THERE I was buying my food locally and in season to cut down on food miles.

The food didn't have to travel as far, therefore less carbon dioxide was emitted and therefore I would be helping slow human-induced global warming.

I spend hours checking food labels for their country of origin and buy Australian when I can.

Some countries, concerned about the carbon emissions of air transport, have gone so far as to put air-freighted stickers on food.

The trendy UK supermarket chains, Tesco and Marks and Spencer, did this.

Turns out I was presumptuous, and Tesco and Marks and Spencer were perhaps too quick to exploit the concept.

Indeed a study at New Zealand's Lincoln University in 2006 found it made more sense (based on food miles) for someone in England to buy lamb shipped from New Zealand than to buy locally raised lamb.

The study crashed the theory that food miles, alone, are a fair measure for buying food based on its carbon dioxide emissions output.

It's not rocket science really. After all, there's much more to food than simply transporting it.

At the very least you have to plant, water, fertilise, harvest and pack it, and the carbon dioxide emitted in these steps are not taken into account by food miles.

The study found that lamb raised on natural pastures in NZ was less carbon-intensive than lamb raised in intensive-farming (ie. feedlots).

Ditto with dairy products.

NZ also produced more energy-efficient and less carbon-intensive apples than the UK, thanks largely to high storage emissions in the UK but when it comes to onions, the UK beat the NZ version hands down on energy efficiency and carbon intensiveness.
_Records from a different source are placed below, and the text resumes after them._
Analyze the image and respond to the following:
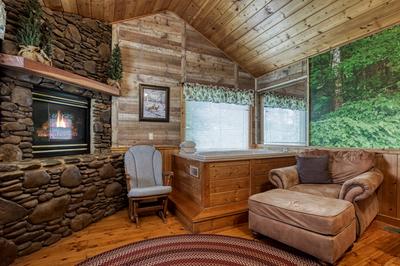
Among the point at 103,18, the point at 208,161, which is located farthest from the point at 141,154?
the point at 103,18

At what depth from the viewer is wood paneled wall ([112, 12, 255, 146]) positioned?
3.63 metres

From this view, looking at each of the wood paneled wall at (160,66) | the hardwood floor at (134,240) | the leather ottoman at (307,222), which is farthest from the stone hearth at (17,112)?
the leather ottoman at (307,222)

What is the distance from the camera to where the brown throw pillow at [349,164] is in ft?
8.54

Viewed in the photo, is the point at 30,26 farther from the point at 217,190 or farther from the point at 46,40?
the point at 217,190

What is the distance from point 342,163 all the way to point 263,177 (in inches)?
41.2

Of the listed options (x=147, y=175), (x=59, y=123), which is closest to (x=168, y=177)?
(x=147, y=175)

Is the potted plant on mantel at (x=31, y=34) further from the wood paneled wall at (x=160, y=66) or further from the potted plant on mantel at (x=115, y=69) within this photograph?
the wood paneled wall at (x=160, y=66)

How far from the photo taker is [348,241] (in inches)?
76.4

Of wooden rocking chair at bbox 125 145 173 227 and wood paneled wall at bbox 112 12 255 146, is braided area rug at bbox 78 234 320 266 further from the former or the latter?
wood paneled wall at bbox 112 12 255 146

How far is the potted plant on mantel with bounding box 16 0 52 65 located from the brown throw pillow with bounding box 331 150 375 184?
3791 millimetres

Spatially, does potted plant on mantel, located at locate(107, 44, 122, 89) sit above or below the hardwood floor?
above

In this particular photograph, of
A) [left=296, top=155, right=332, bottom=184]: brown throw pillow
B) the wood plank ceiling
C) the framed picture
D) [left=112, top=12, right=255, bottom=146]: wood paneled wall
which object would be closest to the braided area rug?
[left=296, top=155, right=332, bottom=184]: brown throw pillow

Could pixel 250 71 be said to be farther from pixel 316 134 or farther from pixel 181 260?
pixel 181 260

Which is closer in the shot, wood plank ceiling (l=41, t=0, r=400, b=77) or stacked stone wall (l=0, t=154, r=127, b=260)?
stacked stone wall (l=0, t=154, r=127, b=260)
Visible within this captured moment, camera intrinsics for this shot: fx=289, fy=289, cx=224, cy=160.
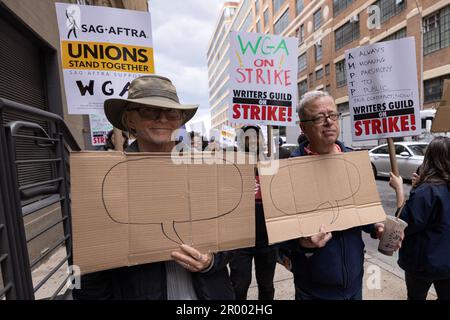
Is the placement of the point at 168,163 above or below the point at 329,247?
above

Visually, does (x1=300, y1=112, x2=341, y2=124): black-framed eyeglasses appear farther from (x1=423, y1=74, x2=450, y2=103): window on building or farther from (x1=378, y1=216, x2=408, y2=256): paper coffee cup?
(x1=423, y1=74, x2=450, y2=103): window on building

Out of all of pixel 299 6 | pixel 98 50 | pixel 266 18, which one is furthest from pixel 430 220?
pixel 266 18

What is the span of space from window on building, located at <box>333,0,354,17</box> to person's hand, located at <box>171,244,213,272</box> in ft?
101

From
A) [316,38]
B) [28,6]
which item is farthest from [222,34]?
[28,6]

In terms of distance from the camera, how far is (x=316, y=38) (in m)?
31.5

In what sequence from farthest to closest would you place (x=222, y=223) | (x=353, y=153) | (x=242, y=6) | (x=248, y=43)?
(x=242, y=6) → (x=248, y=43) → (x=353, y=153) → (x=222, y=223)

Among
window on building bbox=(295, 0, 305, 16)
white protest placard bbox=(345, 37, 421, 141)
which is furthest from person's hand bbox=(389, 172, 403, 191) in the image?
window on building bbox=(295, 0, 305, 16)

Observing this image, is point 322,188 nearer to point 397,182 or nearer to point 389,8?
point 397,182

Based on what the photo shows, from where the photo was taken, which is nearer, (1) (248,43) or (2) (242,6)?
(1) (248,43)

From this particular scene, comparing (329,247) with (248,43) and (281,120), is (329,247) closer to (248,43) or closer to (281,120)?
(281,120)

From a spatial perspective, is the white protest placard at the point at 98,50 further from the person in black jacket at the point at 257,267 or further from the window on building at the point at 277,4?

The study was funded by the NZ Government which, like Australia, has a vested interest in protecting its export markets upon which both countries depend.

Still, it threw a spanner in the works and got economists salivating at the prospect of developing theories and methods for calculating the true "carbon cost" of food.

That, as you'd expect, is proving challenging in the extreme.

Other countries have already examined and tested carbon labels, according to a recent report published by the Australian Bureau of Agriculture and Resource Economics, which examines the issues in food miles and carbon labelling.

The UK Government, through its publicly funded Carbon Trust, came up with a method to measure a product's carbon footprint and tested a carbon-reduction label on some products.

A label on a washing powder product, for example, lists the amount of CO2 emitted per wash based on the emission produced in the powder's production, transport and use.

Some supermarkets in France have a carbon label and Switzerland, the US and Canada each have some form of labelled carbon accounting on some products.

ABARE's report raises all sorts of risk associated with carbon labelling, but suggests Australia is sniffing out something equivalent.

But how would it work? And what might it mean for our food producers? And what about food that has a low carbon foot print but is nutritionally useless.

How do we fairly label that?

One thing's for sure: as consumers we're going to have to get even smarter at reading and understanding the labels on our food if we want to be discriminating, environment and climate-conscious shoppers.